◆ INSTRUCTIONS TO FOLLOW
Omit the pictures and return every entry exactly as written.

◆ SUPPLIED INFORMATION
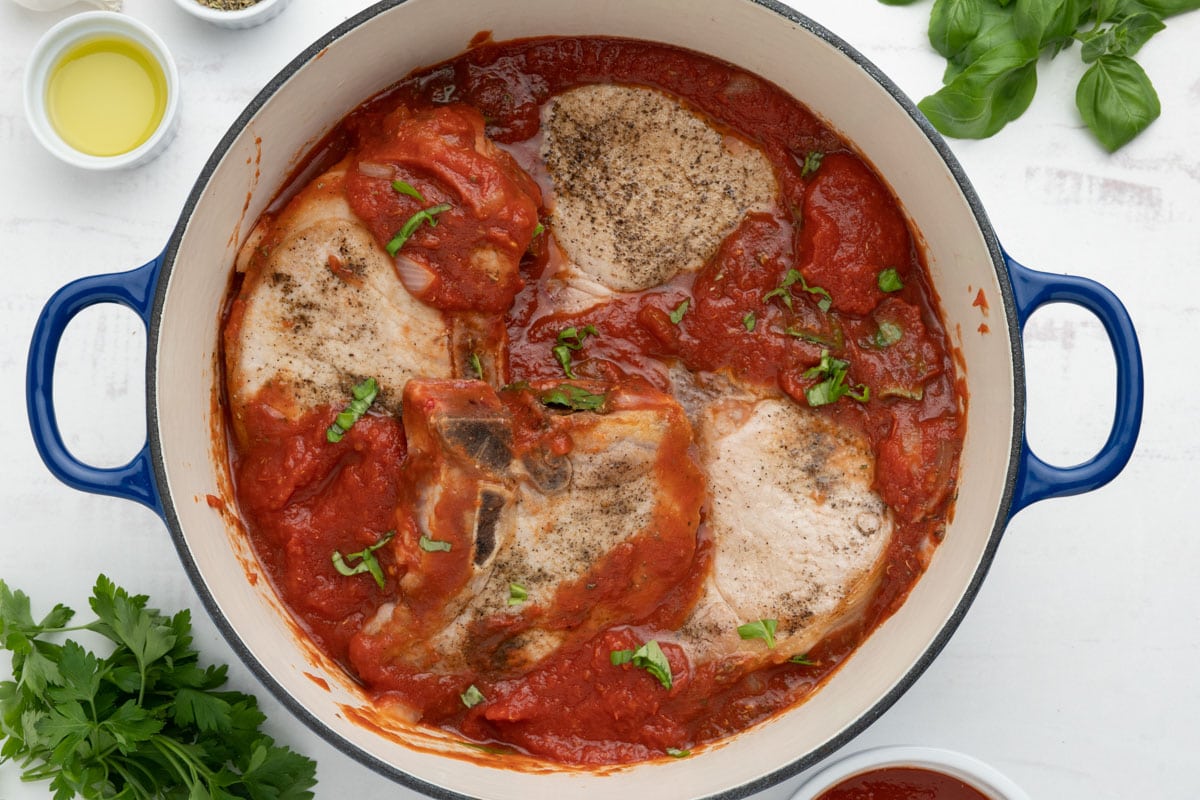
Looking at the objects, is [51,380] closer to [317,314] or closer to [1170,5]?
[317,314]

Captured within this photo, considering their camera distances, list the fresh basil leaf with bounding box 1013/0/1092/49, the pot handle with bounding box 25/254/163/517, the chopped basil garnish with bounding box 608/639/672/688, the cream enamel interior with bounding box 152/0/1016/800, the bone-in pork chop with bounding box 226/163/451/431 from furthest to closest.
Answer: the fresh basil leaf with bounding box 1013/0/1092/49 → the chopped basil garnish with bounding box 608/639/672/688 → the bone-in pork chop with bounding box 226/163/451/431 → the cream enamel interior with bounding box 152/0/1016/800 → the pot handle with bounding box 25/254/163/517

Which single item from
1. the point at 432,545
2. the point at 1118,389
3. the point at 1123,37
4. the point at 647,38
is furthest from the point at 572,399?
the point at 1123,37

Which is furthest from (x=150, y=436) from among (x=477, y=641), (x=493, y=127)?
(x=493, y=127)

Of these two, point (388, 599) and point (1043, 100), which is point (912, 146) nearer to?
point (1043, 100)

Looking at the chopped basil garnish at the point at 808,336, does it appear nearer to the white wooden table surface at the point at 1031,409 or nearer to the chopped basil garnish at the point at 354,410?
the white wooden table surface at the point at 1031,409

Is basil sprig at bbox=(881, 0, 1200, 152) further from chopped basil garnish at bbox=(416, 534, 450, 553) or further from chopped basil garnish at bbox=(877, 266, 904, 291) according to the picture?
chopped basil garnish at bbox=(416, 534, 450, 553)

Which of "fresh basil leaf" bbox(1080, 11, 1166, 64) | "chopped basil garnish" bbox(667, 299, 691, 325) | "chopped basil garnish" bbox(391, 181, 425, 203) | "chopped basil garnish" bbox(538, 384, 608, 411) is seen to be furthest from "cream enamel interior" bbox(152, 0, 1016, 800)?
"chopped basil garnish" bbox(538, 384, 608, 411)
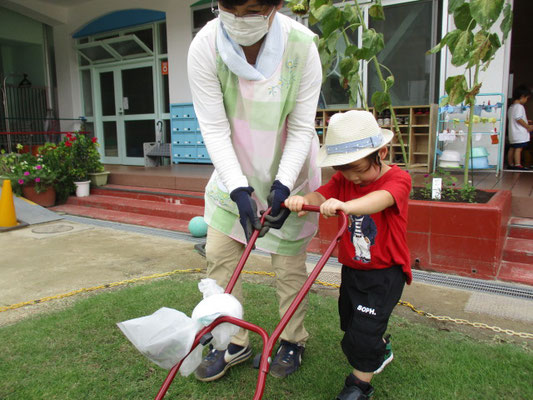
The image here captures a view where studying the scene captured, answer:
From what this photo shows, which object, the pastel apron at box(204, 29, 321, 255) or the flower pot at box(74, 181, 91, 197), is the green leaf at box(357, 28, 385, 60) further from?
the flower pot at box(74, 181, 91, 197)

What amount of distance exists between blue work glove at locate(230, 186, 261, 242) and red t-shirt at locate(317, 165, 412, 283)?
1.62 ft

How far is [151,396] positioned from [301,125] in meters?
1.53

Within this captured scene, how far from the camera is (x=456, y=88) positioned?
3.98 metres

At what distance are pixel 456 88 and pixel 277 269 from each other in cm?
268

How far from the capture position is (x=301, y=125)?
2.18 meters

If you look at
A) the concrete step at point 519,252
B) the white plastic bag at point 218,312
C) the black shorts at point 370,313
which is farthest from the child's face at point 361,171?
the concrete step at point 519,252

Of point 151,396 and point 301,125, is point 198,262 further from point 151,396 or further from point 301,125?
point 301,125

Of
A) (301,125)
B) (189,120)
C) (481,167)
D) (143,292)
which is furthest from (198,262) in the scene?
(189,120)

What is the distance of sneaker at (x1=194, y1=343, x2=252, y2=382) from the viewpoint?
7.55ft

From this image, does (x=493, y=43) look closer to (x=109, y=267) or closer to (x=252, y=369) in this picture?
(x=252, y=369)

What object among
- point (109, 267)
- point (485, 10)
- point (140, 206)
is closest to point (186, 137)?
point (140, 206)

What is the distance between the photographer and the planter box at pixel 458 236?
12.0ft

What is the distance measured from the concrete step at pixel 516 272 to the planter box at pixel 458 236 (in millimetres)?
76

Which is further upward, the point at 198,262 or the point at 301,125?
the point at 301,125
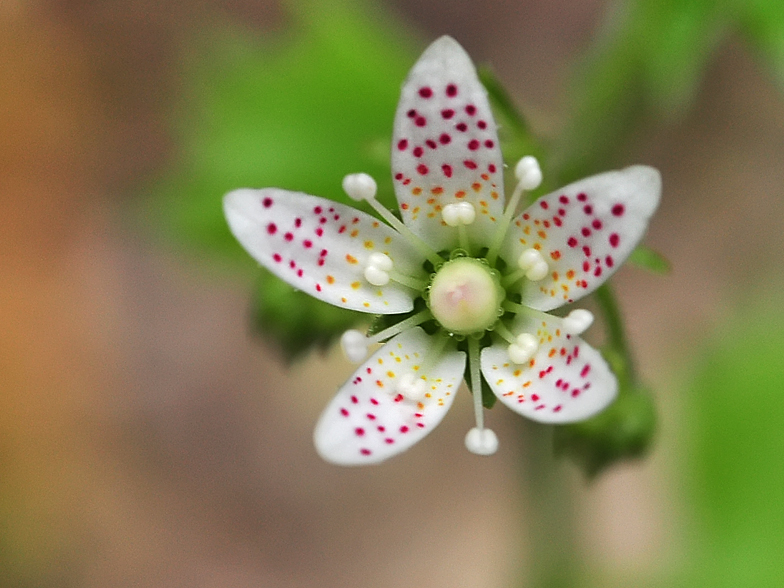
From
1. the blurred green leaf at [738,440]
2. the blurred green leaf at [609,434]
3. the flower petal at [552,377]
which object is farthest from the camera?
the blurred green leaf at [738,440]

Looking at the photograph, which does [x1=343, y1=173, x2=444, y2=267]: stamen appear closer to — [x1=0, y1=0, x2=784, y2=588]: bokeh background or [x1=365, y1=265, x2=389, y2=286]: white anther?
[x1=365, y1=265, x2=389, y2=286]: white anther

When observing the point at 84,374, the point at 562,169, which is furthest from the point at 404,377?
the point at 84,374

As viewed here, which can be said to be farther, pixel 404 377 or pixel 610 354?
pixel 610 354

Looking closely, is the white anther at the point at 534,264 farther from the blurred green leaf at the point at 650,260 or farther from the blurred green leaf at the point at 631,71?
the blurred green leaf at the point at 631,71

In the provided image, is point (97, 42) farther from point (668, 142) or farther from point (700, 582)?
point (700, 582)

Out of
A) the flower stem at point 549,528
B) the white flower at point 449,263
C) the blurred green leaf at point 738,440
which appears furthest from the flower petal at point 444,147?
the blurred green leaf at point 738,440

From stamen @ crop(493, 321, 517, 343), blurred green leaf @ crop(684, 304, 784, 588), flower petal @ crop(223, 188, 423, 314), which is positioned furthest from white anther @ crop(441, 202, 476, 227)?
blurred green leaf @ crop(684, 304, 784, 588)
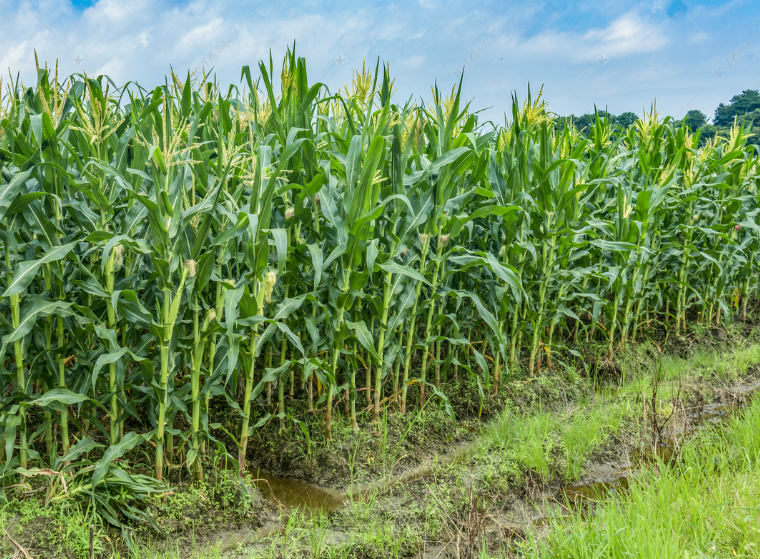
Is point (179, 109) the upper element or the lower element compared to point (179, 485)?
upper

◆ SOLUTION FOR THIS TASK
Looking at the objects, is [51,380] closer to [317,314] or closer to [1170,5]?
[317,314]

Captured within this photo, considering their camera distances, list the fresh basil leaf with bounding box 1013/0/1092/49, the pot handle with bounding box 25/254/163/517, the chopped basil garnish with bounding box 608/639/672/688, the cream enamel interior with bounding box 152/0/1016/800, the bone-in pork chop with bounding box 226/163/451/431 from furthest to closest.
Answer: the fresh basil leaf with bounding box 1013/0/1092/49 → the chopped basil garnish with bounding box 608/639/672/688 → the bone-in pork chop with bounding box 226/163/451/431 → the cream enamel interior with bounding box 152/0/1016/800 → the pot handle with bounding box 25/254/163/517

Which single item from
1. the point at 432,545
2. the point at 1118,389
3. the point at 1123,37
4. the point at 647,38
is furthest from the point at 572,399?
the point at 1123,37

Which is furthest from (x=150, y=436) from among (x=477, y=641), (x=493, y=127)?
(x=493, y=127)

Of these two, point (388, 599) and point (1043, 100), which is point (912, 146) nearer to?
point (1043, 100)

Looking at the chopped basil garnish at the point at 808,336, does it appear nearer to the white wooden table surface at the point at 1031,409 or nearer to the chopped basil garnish at the point at 354,410?
the white wooden table surface at the point at 1031,409

Is basil sprig at bbox=(881, 0, 1200, 152) further from chopped basil garnish at bbox=(416, 534, 450, 553) or further from chopped basil garnish at bbox=(877, 266, 904, 291) according to the picture?
chopped basil garnish at bbox=(416, 534, 450, 553)

Which of "fresh basil leaf" bbox(1080, 11, 1166, 64) | "chopped basil garnish" bbox(667, 299, 691, 325) | "chopped basil garnish" bbox(391, 181, 425, 203) | "chopped basil garnish" bbox(538, 384, 608, 411) is seen to be furthest from "cream enamel interior" bbox(152, 0, 1016, 800)?
"chopped basil garnish" bbox(538, 384, 608, 411)
The image here captures a view where studying the scene captured, answer:
From what this photo shows, which object, the pastel apron at box(204, 29, 321, 255) or the flower pot at box(74, 181, 91, 197), is the green leaf at box(357, 28, 385, 60) further from?
the flower pot at box(74, 181, 91, 197)

What amount of distance exists between blue work glove at locate(230, 186, 261, 242) and red t-shirt at locate(317, 165, 412, 283)?
1.62 ft

How far is [151,396] positioned from [301,125] in meters?
1.53

Within this captured scene, how far from the camera is (x=456, y=88) positioned?
3.98 metres

At what distance are pixel 456 88 and pixel 277 269 from each other in cm?
268

How far from the capture position is (x=301, y=125)?
2.18 meters

If you look at
A) the concrete step at point 519,252
B) the white plastic bag at point 218,312
C) the black shorts at point 370,313
which is farthest from the child's face at point 361,171?
the concrete step at point 519,252

Of point 151,396 and point 301,125, is point 198,262 further from point 151,396 or further from point 301,125?
point 301,125

Of
A) (301,125)
B) (189,120)
C) (481,167)
D) (143,292)
which is furthest from (198,262) in the scene?
(189,120)

What is the distance of sneaker at (x1=194, y1=343, x2=252, y2=382) from the viewpoint?
7.55ft

From this image, does (x=493, y=43) look closer to (x=109, y=267) or closer to (x=252, y=369) in this picture?
(x=252, y=369)

What object among
- point (109, 267)
- point (485, 10)
- point (140, 206)
is closest to point (186, 137)?
point (140, 206)

What is the distance between the photographer and the planter box at pixel 458 236?
12.0ft

What is the distance measured from the concrete step at pixel 516 272 to the planter box at pixel 458 236 (in millimetres)?
76

Which is further upward, the point at 198,262 or the point at 301,125?
the point at 301,125
From
1. the blurred green leaf at [738,440]
2. the blurred green leaf at [609,434]
3. the flower petal at [552,377]
which object is farthest from the camera?
the blurred green leaf at [738,440]

Looking at the photograph, which does [x1=343, y1=173, x2=444, y2=267]: stamen appear closer to — [x1=0, y1=0, x2=784, y2=588]: bokeh background or [x1=365, y1=265, x2=389, y2=286]: white anther?
[x1=365, y1=265, x2=389, y2=286]: white anther

When observing the point at 84,374, the point at 562,169, which is furthest from the point at 404,377?
the point at 84,374

As viewed here, which can be said to be farther, pixel 404 377 or pixel 610 354?
pixel 610 354

Looking closely, is the white anther at the point at 534,264 farther from the blurred green leaf at the point at 650,260 or farther from the blurred green leaf at the point at 631,71?
the blurred green leaf at the point at 631,71

In the provided image, is point (97, 42) farther from point (668, 142) or farther from point (700, 582)?
point (700, 582)

Out of
A) the flower stem at point 549,528
B) the white flower at point 449,263
C) the blurred green leaf at point 738,440
which appears furthest from the flower petal at point 444,147?
the blurred green leaf at point 738,440

From stamen @ crop(493, 321, 517, 343), blurred green leaf @ crop(684, 304, 784, 588), flower petal @ crop(223, 188, 423, 314), which is positioned furthest from white anther @ crop(441, 202, 476, 227)?
blurred green leaf @ crop(684, 304, 784, 588)
Is point (179, 109) the upper element or the lower element compared to point (179, 485)?
upper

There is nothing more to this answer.